The protagonist in Aridjis’s latest novel, the PEN/Faulkner Award-winning Sea Monsters, elevates this notion of lifelong anecdotes. Aridjis admits that the novel is semi-autobiographical. Our first-person narrator, seventeen-year-old Luisa, runs away from home and travels to Zipolite with an enigmatic romantic interest named Tomás in search of a troupe of Ukrainian dwarfs, who have reportedly fled their Soviet circus and are traversing through Mexico. I am in the process of revising a semi-autobiographical story, and so I am curious whether Aridjis encountered the same obstructions: primarily, concern over whether the protagonist’s actions will be attributed to the author. “I think many female writers have to deal with this question constantly,” Aridjis says. A conversation with Homero, whose own search for his daughter through the landscapes of Oaxaca informed that of Luisa’s father, helped loosen the constraints she felt while writing the manuscript. “I just had to keep reminding myself that this is fiction,” Aridjis says. “This isn’t memoir. I could use the material as freely as I wanted to.”


It is a tall task to reconcile the factual past from the fictional one, but Sea Monsters is proof that it can be done, with nuance and commitment, philosophy and verve. I keep returning to this indelible (spoiler-laden) line toward the novel’s end: “I imagined Tomás perched on a boulder with his father and Mario, and the dogs dozing beneath a palm nearby, and Gustavo in his lancha, while the merman sat at our table in the bar—in the past twenty-four hours they’d split into separate entities—and the so-called lifeguard in her pale blue hut, on the lookout for drowners and, beyond the hut, the sea-monstered waters I hadn’t properly explored.”

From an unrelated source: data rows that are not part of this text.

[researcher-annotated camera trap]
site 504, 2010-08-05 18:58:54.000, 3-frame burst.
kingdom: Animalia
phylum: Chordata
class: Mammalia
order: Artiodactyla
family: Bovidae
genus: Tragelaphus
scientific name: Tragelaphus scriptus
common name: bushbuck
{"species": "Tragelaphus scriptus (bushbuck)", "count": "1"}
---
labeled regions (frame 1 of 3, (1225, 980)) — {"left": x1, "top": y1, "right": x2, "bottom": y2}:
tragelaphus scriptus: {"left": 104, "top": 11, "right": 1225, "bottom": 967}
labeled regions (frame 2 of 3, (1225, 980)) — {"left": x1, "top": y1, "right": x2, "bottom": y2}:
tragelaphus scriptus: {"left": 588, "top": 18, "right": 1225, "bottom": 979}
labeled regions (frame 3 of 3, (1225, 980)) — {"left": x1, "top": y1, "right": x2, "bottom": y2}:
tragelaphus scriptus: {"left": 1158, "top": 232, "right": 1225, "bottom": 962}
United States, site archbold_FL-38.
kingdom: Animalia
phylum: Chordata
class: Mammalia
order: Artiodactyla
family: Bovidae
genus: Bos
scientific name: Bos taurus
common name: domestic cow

Luisa sure knows how to write.




A few weeks after our conversation, I visit historic Harvard Square in Cambridge. I peruse the landmark bookstores, which were presumably frequented by Aridjis during her Harvard days. On the shelf at Raven Used Books is a copy of Asunder. Aridjis’s forthcoming novel, I recall, is set primarily in London. But I now wonder if an Aridjis novel based in Massachusetts is a possibility.


As an MFA student, I am still refining my subject matter. Most of my recent stories take place in Massachusetts. Like the quintessential Aridjis protagonist, my characters are often lonesome, longing for a fulfillment they cannot quite articulate. I find myself pondering the conscious and unconscious anecdotes concealed in my own characters.


So I ask the million-dollar question: Any advice for aspiring writers? “Develop your own voice,” Aridjis says, “and be brave and try to be as adventurous and bold as possible.” In her formative years, Aridjis received advice from an Irish playwright encouraging her to pursue originality in her prose, especially after finalizing structure and form. She echoes a similar sentiment: “Write something that no one else could write except you.”


 

Jonathan Smith is a first-year MFA student in fiction at the University of Massachusetts, Boston. He is the fiction co-editor for Breakwater Review.